2. Voice assistants and brand voice
The rise of voice assistants like Siri and Alexa has given brands a voice…quite literally. This means that brands can even incorporate specific speaking styles, cadences, accents and tones to create, you guessed it, a distinct brand voice. This means that through audio, the brand’s personality can certainly shine through when determining the nuances of how a voice assistant sounds like. Sonic branding certainly has given a new meaning to brand voice and persona. Moreover, brands have already begun to optimise their websites so that these voice assistants are able to serve up their content better.
3. Chill vibes with Starbucks
Ambient soundscapes are also audio canvasses that brands have experimented with to create a specific atmosphere or mood. Starbucks, for example, have used audio to great effect when creating an experience for their customers. More often than not, most of their cafés use soft background music to create a relaxing and inviting atmosphere. Layered with the smell of freshly brewed coffee and the chill vibes of their interiors, they have hit a trifecta of senses when engaging with their customers.
4. Sonic branding your food deliveries
Sonic branding has practical operations applications as well. The next time you visit your favourite bubble tea store, pay attention to certain alert tones that play at random intervals. This actually signals store staff that either a Grab food, Uber eats, Deliveroo or Food Panda request has come in. All with their own distinct branded sounds.

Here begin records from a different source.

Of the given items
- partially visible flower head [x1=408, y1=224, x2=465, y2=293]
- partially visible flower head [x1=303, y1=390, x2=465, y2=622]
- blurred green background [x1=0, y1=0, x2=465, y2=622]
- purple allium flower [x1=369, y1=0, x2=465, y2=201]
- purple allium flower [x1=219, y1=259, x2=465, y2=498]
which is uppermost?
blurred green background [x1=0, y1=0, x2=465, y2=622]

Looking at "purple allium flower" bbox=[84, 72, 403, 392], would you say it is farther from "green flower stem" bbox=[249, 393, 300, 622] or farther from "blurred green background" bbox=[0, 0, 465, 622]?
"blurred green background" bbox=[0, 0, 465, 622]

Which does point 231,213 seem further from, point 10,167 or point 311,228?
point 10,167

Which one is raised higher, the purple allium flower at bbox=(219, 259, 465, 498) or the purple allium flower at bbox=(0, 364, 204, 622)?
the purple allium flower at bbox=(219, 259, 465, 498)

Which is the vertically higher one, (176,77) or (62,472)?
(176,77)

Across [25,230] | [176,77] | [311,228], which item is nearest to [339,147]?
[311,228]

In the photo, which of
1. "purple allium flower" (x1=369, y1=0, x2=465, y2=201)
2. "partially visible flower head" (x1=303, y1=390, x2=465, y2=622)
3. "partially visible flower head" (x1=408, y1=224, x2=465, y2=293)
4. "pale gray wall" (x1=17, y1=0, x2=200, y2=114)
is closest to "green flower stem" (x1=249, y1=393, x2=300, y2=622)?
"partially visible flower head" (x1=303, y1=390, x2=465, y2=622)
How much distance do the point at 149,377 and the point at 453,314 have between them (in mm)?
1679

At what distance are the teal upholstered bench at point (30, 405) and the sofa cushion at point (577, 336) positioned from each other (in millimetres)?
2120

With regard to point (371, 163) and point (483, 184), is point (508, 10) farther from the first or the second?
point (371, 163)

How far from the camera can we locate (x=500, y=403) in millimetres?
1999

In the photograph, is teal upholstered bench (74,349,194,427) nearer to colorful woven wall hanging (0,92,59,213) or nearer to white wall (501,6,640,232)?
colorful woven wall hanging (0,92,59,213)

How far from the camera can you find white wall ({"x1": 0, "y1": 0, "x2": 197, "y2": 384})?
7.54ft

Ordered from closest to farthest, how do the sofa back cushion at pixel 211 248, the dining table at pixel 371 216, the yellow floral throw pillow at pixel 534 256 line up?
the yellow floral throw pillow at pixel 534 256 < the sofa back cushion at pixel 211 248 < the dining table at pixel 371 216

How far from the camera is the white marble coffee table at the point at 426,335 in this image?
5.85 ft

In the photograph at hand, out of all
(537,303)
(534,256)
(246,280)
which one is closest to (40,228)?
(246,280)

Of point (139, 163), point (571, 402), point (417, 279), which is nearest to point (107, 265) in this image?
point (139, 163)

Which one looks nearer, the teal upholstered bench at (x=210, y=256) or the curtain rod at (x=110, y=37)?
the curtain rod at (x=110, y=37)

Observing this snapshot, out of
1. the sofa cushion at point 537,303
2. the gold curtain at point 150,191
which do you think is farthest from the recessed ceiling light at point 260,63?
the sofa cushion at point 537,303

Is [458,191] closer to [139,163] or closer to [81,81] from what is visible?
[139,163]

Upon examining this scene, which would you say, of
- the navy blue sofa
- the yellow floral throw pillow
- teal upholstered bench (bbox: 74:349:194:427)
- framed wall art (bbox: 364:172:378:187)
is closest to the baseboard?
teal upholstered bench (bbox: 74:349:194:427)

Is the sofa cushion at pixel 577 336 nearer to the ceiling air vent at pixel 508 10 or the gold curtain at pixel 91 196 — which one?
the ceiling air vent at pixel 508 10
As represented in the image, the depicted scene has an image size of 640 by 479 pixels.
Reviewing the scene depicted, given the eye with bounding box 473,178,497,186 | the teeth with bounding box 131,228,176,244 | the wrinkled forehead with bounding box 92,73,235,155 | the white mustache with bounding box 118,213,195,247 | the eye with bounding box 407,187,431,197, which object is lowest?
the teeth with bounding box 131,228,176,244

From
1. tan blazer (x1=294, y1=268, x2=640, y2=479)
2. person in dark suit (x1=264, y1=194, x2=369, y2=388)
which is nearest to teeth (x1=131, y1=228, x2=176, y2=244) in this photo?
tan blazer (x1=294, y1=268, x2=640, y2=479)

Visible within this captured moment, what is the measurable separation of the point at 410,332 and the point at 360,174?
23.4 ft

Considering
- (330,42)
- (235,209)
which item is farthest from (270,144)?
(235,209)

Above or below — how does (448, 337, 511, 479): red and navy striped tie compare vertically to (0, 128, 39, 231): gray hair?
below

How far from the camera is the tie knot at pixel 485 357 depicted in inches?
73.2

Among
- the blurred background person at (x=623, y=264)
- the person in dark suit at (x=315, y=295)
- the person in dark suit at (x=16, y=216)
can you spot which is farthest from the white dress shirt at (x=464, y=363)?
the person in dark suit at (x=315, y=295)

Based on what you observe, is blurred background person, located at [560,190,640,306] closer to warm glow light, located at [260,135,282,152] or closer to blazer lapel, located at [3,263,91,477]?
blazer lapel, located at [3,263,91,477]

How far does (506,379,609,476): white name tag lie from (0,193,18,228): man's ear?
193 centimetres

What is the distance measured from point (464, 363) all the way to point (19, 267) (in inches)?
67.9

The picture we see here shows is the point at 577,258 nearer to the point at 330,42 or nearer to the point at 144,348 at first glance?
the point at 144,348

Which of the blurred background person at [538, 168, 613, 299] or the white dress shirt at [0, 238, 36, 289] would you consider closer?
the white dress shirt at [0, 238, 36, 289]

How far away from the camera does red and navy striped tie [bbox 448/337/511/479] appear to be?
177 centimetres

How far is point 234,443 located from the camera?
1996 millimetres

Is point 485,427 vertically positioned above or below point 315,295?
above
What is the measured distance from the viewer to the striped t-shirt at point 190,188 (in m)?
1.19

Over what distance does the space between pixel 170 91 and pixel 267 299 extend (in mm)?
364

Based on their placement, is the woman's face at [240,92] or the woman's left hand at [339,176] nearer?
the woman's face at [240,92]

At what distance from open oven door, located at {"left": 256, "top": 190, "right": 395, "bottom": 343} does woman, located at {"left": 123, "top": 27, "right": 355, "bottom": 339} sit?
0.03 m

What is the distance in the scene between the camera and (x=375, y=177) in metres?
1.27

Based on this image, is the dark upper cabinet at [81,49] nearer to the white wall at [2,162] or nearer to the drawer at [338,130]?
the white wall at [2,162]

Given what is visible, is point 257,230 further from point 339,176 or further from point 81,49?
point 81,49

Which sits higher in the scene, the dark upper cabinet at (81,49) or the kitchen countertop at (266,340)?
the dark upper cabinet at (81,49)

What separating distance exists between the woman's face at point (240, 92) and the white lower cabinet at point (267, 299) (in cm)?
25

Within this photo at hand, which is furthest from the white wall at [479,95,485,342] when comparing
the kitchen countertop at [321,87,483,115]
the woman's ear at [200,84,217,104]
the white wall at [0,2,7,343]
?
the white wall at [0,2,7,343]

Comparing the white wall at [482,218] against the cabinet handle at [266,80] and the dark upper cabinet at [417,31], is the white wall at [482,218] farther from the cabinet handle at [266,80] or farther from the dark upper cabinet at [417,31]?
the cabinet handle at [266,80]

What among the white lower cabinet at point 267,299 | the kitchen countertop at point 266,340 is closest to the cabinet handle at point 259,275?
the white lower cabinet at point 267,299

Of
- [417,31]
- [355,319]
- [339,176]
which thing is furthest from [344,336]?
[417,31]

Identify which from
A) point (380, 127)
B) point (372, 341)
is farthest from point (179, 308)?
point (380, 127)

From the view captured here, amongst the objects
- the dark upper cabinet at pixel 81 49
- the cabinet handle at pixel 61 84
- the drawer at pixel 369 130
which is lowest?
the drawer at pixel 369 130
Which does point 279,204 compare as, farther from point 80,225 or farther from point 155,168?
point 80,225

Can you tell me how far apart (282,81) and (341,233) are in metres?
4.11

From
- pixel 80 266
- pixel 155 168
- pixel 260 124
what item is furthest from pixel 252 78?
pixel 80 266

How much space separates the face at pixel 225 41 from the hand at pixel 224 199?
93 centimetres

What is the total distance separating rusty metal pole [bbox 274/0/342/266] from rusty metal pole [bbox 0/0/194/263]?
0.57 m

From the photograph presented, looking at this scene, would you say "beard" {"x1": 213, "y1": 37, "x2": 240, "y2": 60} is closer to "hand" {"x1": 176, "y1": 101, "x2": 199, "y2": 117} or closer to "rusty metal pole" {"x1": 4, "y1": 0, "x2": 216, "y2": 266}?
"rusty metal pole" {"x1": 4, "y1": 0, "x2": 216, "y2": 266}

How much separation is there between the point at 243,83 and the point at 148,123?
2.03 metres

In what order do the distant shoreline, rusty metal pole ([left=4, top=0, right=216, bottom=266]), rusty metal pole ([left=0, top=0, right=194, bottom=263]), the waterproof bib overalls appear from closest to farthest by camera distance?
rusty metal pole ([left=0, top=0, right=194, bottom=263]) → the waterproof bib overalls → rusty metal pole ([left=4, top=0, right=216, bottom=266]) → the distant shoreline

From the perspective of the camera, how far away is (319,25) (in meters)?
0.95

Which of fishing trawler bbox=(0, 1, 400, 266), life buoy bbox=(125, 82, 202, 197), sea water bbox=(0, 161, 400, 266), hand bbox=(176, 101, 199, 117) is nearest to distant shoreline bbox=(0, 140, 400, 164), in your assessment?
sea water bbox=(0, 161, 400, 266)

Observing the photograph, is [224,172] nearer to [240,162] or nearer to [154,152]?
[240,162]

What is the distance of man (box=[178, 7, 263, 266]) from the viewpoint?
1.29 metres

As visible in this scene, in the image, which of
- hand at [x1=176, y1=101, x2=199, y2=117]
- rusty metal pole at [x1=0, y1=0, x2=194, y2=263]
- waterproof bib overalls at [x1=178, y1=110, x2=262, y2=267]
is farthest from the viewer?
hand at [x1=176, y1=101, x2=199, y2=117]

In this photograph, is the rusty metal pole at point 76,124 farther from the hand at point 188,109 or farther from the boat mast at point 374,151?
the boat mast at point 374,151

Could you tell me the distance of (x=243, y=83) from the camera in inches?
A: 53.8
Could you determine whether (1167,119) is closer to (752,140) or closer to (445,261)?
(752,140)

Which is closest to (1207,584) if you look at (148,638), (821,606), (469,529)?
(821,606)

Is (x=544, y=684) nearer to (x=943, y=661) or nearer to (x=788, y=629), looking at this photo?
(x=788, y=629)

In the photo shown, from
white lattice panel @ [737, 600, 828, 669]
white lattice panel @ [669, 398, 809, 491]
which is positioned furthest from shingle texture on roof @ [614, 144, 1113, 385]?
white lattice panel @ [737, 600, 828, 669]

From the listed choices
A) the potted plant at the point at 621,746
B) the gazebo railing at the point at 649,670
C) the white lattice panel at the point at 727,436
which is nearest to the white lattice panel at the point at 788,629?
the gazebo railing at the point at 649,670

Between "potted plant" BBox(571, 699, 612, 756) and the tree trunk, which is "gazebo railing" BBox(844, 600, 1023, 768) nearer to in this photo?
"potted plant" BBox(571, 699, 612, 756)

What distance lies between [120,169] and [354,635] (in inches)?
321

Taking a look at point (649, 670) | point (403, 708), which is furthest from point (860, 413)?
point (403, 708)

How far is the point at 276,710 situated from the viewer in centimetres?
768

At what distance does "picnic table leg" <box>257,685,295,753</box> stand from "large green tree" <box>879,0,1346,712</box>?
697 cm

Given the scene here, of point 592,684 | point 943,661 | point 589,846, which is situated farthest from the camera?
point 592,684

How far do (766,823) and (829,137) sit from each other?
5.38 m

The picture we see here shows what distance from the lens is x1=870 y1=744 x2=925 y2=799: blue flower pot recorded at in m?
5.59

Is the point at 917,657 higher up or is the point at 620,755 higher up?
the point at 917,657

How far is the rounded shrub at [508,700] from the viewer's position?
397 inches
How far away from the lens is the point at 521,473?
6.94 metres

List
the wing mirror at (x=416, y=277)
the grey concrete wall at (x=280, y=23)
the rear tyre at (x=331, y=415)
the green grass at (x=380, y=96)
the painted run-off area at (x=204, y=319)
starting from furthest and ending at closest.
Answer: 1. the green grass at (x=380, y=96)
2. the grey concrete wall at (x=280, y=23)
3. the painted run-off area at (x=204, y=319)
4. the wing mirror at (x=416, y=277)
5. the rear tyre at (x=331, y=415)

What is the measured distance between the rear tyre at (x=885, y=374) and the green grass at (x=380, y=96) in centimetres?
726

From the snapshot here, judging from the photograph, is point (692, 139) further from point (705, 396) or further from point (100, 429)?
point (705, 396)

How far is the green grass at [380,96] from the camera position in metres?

5. Localising your signature sound
As with any form of branding, consistency is also key in sonic branding. A sonic logo used across multiple platforms, such as video ads in advertising, in-store experiences and even websites help create a cohesive brand experience. This also reinforces how customers remember and associate sound with a brand. Mastercard recently has embarked on an extensive sonic branding exercise along with their rebranding. What started out as a master track then spawned tonal versions used on payment devices in-store. Mastercard has also taken this to another level by localising their signature sound using native instruments from their local markets.
Branded auditory experience
The benefits of sonic branding is truly undeniable. Many brands have already embarked on their journey to incorporate audio in building a richer, more experiential brand. As marketers, brand recall is the metaphorical foot in the door when it comes to aiding marketing efforts. After all, consumers who already remember your brand are more likely to make a purchase.
In embarking on building an auditory experience for your brand, consider a few factors. Have you built a robust brand guide that aids in determining what your brand sounds like in terms of personality? What are the touchpoints available to your brand? In your marketing funnel? Are there opportunities for sonic branding experiences on any of these touchpoints?
Determining these factors and how your brand stacks up are the 1st crucial steps. While it does take time to build enough equity for any form of branding, associating sound with brands actually aids in the neural memory making process. And the end results would mean your consumers remember you better and an overall richer branding experience. Sounds good?